Софи закрыла рот руками. Ее прелестные голубые глаза блестели непролитыми слезами; вся свежесть и добрый юмор, к которым привык Кристи, ушли из них. Она еще не теряла человека за время своего недолгого пребывания хозяйкой Гелдерова рудника, и беда с Трэнтером была недобрым крещением. Кристи положил руку ей на плечо и мягко сказал:

– Это не ваша вина. Вы это знаете, Софи. Теперь мне надо спуститься и попытаться поговорить с ним.

Все вытаращили на него глаза. Софи первая смогла заговорить:

– Нет, это невозможно! Дженкс говорит, что это слишком опасно.
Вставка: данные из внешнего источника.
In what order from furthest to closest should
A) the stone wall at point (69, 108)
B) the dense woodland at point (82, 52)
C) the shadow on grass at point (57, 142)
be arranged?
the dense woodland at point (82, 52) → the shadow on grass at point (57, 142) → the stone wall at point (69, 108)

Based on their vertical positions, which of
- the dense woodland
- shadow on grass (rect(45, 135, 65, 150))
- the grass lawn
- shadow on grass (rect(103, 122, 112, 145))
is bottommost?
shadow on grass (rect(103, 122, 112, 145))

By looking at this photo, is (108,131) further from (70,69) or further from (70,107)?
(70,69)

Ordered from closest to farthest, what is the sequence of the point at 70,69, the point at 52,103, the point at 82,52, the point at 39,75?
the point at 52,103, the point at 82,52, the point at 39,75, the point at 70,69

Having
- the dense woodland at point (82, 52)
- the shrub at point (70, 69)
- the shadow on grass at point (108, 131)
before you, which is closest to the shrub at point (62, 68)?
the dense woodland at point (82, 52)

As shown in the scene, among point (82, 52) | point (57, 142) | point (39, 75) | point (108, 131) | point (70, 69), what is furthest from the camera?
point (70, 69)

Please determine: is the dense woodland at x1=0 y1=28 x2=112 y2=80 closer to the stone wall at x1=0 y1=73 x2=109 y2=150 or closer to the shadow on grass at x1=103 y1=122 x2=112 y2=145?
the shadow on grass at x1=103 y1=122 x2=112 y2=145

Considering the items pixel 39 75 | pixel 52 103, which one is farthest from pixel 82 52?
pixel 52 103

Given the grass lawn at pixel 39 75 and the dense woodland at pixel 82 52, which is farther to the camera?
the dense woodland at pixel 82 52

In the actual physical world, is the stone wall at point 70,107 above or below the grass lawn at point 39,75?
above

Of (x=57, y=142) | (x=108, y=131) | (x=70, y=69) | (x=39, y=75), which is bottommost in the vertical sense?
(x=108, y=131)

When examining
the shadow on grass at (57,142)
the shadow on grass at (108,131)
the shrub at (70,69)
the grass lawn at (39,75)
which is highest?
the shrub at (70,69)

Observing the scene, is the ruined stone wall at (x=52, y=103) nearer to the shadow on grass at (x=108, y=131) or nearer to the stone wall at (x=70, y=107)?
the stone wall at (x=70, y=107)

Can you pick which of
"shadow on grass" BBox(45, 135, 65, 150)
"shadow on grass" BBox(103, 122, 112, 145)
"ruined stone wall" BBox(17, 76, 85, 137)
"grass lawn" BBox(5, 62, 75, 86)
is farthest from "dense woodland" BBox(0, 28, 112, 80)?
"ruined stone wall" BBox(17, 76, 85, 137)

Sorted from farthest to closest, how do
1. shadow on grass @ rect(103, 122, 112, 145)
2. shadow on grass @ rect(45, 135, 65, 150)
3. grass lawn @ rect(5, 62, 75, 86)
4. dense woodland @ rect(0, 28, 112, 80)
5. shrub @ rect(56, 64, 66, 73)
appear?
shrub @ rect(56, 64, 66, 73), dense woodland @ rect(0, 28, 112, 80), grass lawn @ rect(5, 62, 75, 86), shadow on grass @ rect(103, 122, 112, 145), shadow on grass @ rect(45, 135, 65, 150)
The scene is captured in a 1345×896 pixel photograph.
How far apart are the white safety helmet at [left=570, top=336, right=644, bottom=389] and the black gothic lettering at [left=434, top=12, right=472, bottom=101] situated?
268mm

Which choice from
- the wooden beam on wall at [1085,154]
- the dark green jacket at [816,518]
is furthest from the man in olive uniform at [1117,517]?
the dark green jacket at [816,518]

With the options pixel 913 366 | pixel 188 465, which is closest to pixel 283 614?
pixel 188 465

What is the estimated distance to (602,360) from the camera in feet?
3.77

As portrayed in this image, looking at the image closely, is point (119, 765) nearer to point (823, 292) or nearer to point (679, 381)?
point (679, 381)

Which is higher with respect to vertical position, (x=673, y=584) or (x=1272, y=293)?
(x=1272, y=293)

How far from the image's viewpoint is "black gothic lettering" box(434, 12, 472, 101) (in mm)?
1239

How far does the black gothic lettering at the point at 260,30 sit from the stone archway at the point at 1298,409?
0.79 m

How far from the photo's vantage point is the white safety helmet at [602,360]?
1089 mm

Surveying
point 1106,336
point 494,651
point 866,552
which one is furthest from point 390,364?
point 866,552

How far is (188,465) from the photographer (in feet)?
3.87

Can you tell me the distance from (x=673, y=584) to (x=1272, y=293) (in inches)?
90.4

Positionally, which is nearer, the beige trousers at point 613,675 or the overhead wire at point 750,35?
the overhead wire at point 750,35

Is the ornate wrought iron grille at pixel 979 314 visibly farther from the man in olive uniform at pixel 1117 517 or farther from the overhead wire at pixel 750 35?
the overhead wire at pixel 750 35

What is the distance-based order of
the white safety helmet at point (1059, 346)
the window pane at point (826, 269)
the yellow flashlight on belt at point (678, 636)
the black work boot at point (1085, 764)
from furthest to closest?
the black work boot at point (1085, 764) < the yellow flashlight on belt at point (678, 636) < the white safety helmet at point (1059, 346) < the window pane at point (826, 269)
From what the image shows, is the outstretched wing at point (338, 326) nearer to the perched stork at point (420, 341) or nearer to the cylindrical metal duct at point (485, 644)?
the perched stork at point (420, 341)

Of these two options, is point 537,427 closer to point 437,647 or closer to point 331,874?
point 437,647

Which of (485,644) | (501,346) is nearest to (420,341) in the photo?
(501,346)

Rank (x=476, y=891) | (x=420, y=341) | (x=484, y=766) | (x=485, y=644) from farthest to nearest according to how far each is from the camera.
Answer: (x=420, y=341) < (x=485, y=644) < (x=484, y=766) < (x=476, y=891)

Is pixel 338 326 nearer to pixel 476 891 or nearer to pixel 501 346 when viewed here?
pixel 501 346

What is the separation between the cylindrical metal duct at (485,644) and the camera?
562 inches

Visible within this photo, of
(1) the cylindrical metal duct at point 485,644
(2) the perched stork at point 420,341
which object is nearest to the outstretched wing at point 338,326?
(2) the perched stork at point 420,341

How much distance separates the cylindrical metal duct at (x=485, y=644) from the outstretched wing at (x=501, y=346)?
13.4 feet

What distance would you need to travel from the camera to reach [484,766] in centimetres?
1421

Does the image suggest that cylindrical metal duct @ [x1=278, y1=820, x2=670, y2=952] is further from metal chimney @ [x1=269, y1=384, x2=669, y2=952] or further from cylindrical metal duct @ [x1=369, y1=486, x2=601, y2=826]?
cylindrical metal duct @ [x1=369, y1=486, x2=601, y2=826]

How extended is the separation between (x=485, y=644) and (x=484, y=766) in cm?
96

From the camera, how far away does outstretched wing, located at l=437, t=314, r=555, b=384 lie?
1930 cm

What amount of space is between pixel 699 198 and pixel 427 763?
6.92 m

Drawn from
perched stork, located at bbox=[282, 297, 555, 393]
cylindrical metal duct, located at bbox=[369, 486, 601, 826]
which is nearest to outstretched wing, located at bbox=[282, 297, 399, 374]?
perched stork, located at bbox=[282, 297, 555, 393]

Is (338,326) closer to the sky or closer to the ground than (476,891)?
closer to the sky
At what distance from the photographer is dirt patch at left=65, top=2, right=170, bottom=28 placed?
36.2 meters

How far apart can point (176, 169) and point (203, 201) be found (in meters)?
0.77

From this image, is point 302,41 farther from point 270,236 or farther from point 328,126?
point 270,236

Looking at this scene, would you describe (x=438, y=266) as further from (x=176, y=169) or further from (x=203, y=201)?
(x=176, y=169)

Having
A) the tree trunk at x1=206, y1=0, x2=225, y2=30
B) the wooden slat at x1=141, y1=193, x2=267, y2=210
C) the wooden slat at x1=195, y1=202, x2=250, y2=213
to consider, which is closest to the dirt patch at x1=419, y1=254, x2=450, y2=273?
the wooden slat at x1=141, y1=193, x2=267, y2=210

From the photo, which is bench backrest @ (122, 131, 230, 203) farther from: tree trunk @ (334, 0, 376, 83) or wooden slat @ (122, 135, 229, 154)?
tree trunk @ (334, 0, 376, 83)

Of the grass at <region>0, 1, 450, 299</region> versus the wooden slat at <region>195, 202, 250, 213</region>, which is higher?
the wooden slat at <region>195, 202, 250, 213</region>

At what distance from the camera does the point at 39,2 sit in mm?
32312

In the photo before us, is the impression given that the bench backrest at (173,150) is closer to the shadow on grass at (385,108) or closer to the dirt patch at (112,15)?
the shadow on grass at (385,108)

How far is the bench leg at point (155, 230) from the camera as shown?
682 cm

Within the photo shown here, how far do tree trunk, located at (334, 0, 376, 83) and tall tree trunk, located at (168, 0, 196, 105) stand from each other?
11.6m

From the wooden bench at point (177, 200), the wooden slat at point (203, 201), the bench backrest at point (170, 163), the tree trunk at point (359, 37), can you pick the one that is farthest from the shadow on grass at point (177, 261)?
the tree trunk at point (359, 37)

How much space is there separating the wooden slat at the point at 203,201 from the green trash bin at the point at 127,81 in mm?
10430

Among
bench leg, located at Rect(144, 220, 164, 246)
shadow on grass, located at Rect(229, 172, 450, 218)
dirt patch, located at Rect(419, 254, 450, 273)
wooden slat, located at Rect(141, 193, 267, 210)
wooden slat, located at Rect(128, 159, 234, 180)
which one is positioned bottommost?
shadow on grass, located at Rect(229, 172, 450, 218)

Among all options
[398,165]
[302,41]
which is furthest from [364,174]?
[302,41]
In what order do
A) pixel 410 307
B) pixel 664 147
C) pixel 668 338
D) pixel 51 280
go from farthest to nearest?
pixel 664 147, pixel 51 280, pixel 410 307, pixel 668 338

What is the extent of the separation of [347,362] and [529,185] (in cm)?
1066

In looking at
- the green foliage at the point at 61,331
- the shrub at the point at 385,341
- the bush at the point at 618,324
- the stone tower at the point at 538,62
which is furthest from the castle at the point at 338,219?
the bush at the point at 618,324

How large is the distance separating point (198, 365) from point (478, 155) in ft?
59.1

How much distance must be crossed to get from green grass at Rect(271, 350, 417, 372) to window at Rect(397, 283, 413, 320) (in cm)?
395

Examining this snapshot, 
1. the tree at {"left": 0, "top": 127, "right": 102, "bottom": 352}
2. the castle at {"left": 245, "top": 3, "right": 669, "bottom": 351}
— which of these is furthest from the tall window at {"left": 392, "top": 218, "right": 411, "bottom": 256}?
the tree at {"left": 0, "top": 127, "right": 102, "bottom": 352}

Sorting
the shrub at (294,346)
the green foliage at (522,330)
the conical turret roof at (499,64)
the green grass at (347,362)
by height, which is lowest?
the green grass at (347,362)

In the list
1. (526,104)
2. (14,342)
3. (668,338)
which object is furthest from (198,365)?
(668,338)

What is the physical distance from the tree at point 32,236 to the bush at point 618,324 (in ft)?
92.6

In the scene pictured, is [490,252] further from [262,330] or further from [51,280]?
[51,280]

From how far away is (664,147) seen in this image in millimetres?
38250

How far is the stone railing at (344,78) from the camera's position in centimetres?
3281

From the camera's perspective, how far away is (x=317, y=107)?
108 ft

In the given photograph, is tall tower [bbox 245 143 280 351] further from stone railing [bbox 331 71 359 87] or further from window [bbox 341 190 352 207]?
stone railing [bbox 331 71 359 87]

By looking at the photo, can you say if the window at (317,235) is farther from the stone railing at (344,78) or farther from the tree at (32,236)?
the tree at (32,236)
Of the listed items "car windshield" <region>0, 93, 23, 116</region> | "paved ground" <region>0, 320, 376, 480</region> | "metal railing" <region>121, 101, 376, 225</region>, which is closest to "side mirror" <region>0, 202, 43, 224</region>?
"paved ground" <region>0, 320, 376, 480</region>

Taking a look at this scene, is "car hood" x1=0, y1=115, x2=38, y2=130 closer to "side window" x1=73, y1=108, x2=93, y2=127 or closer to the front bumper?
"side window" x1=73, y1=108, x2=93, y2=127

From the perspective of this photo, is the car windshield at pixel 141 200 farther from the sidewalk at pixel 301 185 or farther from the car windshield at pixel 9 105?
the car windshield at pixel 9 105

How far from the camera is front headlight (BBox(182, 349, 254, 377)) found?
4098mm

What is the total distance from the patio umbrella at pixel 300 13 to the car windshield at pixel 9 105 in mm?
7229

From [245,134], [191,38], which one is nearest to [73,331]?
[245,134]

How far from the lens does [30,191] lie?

Никто не может подобраться к нему, не только вы.

– Это правда, – согласился начальник шахты, – слишком велика опасность обвала, все подпорки в радиусе тридцати ярдов рушатся одна за другой – вот, слышите?

Кристи действительно что-то слышал: то и дело раздававшийся глухой, отдаленный грохот. Он думал, это паровые насосы работают глубоко под землей.

– Все равно я должен идти к нему. Вы сказали, что можете слышать его голос через разрушенную галерею, значит, и он меня сможет услышать. Лестница еще цела?

Дженкс поколебался, но кивнул. Он упрямо расставил ноги и выпятил подбородок.

– Говорю же вам, никто не может к нему подобраться. Он вас едва услышит, даже если вы будете кричать. Нет смысла спускаться туда, хотя мне хотелось бы ему помочь.

Дженкс был испуган и стыдился своего страха, который, как не сомневался Кристи, был оправдан.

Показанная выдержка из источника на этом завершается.